Aussi, le mouvement des gilets jaunes leur parle. Le premier thème qu’ils ont lancé en simultané dans deux villes pour Black Lines, il y a quelques mois, portait d’ailleurs sur le soulèvement – un sujet qui rappelle les scènes d’insurrection qui ont eu lieu dans la capitale. “Je trouve ça intéressant que Black Lines soit arrivé quelques mois avant les gilets jaunes : on avait nous aussi cette idée de se dire que la contestation n’a pas à appartenir à un groupe, à une classe, alors que d’habitude c’est tout le temps segmenté, il y a des étiquettes : les gens de banlieue ensemble, les Parisiens ensemble…”, assure Itvan. Lask raconte également comment la réalité a parfois dépassé les scènes d’émeutes ou de répression policière qu’ils peignaient sur les murs : “Même si j’ai une forme de violence et à présent mon propre langage, je suis moins direct, et j’étais auparavant plus timide dans ma peinture, je n’ai pas été élevé à contester l’autorité. Ça m’arrivait donc de dire à Itvan ‘tu y vas fort’ pour ses scènes de chaos. Et là, je me suis dit, ‘putain, ce que tu as fait, c’est soft en fait!’”
Le monopole de la représentation de la violence ?
Pourtant, à les écouter, il ne serait pas rare qu’on leur rapporte que leurs fresques sont “choquantes”. Lask : “On a de bons retours, mais il y a aussi des gens qui trouvent ce qu’on fait trop violent. Pourtant, les scènes que l’on représente, elles sont montrées tous les jours à la télé, voire de façon encore plus violente ! C’est comme si la réalité prenait forme sous leurs yeux.” Et de prendre cet exemple : “Les gens marchent dans la rue et ne voient pas les réfugiés – et le fait de les voir dessinés sur les murs, c’est comme s’ils avaient des fantômes devant eux. Je me souviens d’une femme qui m’avait dit ‘On en voit assez toute l’année, là, sur les murs, c’est trop’. Mais justement, c’est important de le faire, à notre niveau.”
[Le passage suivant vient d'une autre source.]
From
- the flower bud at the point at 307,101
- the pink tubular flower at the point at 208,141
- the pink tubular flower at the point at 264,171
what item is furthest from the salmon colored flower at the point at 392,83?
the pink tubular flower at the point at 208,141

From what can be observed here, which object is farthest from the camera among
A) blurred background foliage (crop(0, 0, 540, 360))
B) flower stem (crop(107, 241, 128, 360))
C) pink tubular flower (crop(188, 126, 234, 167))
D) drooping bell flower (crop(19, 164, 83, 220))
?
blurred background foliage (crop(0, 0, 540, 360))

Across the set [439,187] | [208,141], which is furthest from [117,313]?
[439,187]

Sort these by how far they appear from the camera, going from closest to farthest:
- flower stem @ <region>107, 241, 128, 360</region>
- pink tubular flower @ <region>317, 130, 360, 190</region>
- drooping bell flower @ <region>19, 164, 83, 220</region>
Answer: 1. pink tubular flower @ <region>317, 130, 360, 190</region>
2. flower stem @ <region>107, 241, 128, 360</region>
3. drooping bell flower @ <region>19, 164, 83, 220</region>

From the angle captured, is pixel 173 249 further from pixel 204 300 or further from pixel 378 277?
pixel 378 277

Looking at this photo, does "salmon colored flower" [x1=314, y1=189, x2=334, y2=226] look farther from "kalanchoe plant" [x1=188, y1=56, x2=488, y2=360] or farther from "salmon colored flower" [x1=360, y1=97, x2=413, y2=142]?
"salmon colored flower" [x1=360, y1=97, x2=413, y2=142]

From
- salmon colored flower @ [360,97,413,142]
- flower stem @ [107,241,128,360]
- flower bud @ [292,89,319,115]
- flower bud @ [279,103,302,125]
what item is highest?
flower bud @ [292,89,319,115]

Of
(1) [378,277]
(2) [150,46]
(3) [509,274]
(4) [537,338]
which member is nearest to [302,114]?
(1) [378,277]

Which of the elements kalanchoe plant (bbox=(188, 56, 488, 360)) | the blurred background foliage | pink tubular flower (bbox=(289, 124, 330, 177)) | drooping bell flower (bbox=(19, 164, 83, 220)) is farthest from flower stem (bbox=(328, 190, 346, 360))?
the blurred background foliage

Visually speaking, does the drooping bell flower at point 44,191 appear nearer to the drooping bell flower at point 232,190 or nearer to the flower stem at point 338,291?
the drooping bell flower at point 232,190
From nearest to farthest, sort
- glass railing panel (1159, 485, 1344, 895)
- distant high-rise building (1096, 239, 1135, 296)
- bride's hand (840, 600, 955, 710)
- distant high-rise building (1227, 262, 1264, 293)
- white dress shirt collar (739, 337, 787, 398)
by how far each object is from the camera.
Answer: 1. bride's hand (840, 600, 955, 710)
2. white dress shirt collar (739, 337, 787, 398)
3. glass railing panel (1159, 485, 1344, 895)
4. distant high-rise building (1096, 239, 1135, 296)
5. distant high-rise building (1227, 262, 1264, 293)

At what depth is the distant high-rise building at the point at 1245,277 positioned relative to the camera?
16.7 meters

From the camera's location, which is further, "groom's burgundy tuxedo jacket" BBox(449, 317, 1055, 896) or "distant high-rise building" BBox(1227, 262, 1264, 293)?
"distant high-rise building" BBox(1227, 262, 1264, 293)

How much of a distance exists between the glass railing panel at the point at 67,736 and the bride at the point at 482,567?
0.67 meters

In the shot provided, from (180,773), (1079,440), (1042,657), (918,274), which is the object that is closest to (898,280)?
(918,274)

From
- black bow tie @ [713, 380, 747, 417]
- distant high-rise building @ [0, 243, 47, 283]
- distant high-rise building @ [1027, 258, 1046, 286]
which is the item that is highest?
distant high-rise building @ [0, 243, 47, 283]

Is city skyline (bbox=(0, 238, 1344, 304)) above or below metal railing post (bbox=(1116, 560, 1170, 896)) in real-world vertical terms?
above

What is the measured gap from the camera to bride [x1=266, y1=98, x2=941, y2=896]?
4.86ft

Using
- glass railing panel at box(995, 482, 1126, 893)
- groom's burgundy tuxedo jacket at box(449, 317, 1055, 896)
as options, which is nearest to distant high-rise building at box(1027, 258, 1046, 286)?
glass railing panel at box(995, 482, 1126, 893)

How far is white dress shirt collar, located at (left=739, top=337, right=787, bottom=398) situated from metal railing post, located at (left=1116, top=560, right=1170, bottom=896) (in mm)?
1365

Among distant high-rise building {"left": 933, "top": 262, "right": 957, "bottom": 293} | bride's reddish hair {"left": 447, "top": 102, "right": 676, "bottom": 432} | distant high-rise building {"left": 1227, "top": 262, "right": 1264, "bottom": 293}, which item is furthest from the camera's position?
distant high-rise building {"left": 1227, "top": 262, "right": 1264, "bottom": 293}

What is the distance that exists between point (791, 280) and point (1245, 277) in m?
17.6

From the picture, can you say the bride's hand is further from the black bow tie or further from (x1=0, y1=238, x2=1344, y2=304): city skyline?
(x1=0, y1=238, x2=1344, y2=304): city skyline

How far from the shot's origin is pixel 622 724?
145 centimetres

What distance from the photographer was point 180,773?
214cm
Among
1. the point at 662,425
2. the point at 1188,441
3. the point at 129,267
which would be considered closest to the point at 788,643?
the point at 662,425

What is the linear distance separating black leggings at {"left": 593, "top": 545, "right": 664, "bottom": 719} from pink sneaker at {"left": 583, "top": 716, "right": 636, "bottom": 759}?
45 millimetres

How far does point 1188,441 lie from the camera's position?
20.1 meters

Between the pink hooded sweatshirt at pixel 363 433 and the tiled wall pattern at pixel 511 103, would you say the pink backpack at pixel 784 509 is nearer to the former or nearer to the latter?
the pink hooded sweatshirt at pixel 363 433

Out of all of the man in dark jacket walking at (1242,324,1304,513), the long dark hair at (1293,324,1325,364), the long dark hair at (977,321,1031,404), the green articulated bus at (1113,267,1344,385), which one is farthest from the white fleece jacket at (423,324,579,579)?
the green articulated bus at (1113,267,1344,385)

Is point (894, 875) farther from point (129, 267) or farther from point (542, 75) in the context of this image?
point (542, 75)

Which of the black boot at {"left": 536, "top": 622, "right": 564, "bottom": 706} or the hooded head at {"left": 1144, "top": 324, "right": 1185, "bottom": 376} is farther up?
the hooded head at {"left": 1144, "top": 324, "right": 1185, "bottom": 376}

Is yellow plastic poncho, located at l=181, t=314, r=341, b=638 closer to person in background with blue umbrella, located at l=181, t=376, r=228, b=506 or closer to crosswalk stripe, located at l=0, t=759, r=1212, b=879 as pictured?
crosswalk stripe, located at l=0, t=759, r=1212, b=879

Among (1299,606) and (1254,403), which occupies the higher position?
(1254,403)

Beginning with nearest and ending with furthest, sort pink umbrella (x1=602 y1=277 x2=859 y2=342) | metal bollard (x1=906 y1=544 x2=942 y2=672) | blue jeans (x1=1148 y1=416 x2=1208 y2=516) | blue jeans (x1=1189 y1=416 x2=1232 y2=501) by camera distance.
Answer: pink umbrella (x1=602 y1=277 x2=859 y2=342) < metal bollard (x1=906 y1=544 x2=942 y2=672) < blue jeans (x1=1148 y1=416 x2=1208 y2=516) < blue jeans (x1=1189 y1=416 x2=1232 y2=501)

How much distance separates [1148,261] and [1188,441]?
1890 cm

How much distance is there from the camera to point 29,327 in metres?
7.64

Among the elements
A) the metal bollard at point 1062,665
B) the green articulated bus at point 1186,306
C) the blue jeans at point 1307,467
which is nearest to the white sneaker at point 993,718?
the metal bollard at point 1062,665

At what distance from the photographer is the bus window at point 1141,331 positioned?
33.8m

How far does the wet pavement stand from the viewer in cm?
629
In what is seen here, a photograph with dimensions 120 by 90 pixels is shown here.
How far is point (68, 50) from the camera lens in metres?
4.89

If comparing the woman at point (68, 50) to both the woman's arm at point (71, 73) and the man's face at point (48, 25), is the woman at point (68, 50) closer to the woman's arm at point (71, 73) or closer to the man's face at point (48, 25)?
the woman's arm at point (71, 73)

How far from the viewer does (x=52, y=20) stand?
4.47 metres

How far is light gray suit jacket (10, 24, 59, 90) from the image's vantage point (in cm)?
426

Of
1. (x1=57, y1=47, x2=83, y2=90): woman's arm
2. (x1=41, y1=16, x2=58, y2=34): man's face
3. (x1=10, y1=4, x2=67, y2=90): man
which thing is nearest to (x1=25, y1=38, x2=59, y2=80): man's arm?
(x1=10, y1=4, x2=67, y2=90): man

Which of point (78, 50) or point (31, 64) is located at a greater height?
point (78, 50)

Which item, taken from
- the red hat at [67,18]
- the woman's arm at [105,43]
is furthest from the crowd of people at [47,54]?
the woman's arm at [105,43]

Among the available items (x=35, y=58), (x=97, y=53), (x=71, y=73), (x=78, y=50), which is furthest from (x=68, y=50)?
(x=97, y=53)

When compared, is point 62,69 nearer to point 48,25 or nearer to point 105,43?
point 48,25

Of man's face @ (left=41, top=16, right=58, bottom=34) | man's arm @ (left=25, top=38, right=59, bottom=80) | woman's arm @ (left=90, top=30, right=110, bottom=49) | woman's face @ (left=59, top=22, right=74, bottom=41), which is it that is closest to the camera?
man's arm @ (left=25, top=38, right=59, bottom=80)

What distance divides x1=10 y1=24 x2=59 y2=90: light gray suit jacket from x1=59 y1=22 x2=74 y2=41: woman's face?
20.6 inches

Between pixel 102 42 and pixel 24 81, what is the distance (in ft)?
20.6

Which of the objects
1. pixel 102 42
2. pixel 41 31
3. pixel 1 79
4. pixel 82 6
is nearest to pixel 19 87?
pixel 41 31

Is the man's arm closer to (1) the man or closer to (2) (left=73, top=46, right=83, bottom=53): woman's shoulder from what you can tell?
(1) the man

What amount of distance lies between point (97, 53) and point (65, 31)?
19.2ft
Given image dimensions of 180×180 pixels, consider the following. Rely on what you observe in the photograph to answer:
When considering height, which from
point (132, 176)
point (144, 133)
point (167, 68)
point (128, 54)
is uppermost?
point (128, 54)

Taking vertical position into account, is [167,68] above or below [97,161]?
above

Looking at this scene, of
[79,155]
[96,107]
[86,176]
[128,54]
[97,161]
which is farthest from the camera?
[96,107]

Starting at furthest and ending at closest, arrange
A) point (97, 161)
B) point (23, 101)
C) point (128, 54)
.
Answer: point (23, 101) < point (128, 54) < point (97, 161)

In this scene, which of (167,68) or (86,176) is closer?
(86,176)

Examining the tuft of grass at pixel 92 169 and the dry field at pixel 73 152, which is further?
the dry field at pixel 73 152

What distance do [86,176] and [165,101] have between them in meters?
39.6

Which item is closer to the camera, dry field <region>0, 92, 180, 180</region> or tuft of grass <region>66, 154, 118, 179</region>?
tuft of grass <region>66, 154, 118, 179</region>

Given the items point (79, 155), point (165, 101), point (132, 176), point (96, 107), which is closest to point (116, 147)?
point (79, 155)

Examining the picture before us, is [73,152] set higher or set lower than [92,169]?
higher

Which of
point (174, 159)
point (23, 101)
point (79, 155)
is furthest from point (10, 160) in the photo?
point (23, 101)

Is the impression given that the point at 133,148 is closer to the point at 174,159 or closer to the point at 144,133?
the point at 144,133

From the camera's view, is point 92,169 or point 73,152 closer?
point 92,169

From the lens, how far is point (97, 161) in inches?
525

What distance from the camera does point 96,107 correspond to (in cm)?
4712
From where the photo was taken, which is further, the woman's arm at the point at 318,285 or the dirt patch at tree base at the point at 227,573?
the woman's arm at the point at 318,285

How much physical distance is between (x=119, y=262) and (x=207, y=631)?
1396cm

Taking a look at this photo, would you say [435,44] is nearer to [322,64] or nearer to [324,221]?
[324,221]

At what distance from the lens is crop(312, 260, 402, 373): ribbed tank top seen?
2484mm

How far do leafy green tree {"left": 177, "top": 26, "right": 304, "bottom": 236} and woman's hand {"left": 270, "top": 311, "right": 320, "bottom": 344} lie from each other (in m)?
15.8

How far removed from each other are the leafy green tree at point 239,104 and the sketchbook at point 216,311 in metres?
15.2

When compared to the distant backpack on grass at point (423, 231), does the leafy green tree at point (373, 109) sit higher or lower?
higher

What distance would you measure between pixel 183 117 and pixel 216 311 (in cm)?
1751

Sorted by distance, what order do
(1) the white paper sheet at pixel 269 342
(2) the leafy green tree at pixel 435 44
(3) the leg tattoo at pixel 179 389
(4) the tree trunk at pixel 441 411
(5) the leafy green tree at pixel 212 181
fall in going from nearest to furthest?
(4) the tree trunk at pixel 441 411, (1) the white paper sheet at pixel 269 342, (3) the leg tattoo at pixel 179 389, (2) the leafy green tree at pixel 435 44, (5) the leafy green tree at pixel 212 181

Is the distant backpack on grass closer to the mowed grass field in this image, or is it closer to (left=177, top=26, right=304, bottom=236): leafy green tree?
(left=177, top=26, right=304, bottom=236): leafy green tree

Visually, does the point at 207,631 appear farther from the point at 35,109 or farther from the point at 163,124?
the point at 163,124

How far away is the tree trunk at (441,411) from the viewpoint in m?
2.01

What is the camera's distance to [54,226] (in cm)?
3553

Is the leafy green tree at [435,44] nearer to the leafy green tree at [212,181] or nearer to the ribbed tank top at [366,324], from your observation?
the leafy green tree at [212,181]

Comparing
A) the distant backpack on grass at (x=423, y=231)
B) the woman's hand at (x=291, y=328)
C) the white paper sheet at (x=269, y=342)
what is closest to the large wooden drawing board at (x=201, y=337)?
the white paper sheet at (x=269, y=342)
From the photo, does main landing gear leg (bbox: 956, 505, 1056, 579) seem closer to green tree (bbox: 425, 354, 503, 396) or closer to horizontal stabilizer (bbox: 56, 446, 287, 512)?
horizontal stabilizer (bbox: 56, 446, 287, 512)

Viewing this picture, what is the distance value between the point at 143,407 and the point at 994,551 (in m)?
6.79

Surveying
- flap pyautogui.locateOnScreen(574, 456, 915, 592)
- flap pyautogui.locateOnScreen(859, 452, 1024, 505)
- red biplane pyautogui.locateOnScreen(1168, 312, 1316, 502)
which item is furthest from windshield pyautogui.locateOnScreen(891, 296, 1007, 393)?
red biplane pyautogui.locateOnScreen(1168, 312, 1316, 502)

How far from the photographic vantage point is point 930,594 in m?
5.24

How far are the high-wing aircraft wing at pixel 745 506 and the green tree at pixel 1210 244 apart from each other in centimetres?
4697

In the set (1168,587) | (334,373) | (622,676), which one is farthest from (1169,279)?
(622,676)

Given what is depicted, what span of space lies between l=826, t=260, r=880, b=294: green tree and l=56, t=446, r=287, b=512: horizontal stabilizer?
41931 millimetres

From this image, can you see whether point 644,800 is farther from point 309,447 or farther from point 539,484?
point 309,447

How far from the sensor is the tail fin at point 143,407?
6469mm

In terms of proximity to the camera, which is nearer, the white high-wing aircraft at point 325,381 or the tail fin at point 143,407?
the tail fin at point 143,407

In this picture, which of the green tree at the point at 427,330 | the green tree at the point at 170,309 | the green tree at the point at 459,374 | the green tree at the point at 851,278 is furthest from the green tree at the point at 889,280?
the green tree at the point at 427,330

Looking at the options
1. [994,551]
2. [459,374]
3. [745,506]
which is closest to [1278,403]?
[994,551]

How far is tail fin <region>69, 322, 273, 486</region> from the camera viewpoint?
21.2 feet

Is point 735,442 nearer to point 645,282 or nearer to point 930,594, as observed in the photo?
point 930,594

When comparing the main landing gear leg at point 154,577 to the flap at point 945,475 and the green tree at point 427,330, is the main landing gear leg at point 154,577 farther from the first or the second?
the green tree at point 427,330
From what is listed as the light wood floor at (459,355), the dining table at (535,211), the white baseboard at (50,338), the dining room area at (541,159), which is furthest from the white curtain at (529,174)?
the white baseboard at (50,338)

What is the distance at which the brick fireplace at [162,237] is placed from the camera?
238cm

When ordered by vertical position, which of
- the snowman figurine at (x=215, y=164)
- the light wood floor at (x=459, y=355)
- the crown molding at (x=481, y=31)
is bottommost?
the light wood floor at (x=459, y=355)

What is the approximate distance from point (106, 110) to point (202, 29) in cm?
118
Cette réflexion sur la violence des images anime aussi Itvan, par ailleurs critique, tout comme son camarade, du traitement médiatique des mouvements sociaux : “Les images de BFM montrent par exemple les mêmes émeutes que nous, or on trouve nos dessins trop violents et ils sont censurés. Est-ce à dire qu’à partir du moment où elle n’est pas produite par un média qui a le droit de le faire, l’image de la réalité est considérée comme trop violente ? » Itvan et Lask ne comptent pour autant pas s’arrêter là : outre le dessin, ils travaillent sur des clips où des rappeurs “posent leurs textes” par rapport aux thèmes de leurs fresques, ont un projet de livre pour les un an du collectif… Aujourd’hui, entre Paris, la banlieue, ou encore Nantes et Marseille, plus d’un kilomètre de mur a été peint au noir et blanc de Black Lines.